--- Data to use Enclosed Below ---
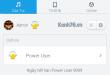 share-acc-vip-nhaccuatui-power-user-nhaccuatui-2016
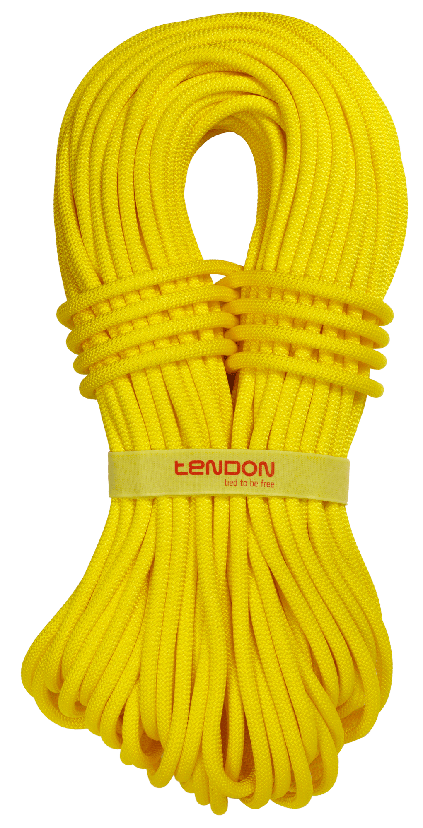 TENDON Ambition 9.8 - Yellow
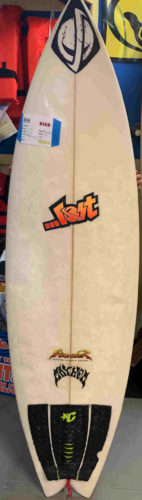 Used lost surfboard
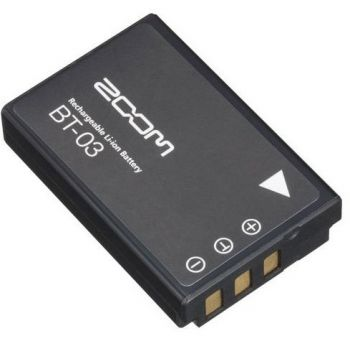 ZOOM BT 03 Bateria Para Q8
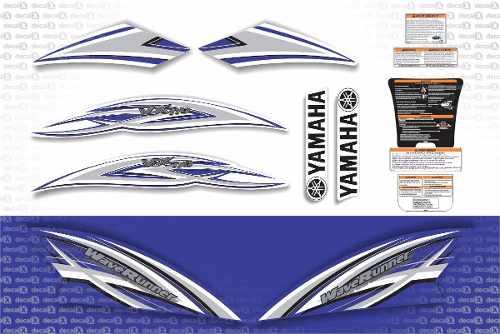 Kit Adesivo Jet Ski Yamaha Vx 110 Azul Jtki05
--- End of Enclosed Data to use ---
--- Data to use Enclosed Below ---
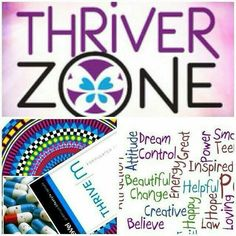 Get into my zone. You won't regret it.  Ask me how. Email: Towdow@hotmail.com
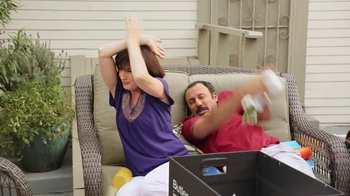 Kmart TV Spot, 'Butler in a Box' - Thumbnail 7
--- End of Enclosed Data to use ---
The material above holds pictures; leave them out. Repeat exactly the lines from the one containing "Get into my" through the one containing "Kmart TV Spot, 'Butler", and nothing else.

**Solution for this exercise**
 Get into my zone. You won't regret it.  Ask me how. Email: Towdow@hotmail.com
 Kmart TV Spot, 'Butler in a Box' - Thumbnail 7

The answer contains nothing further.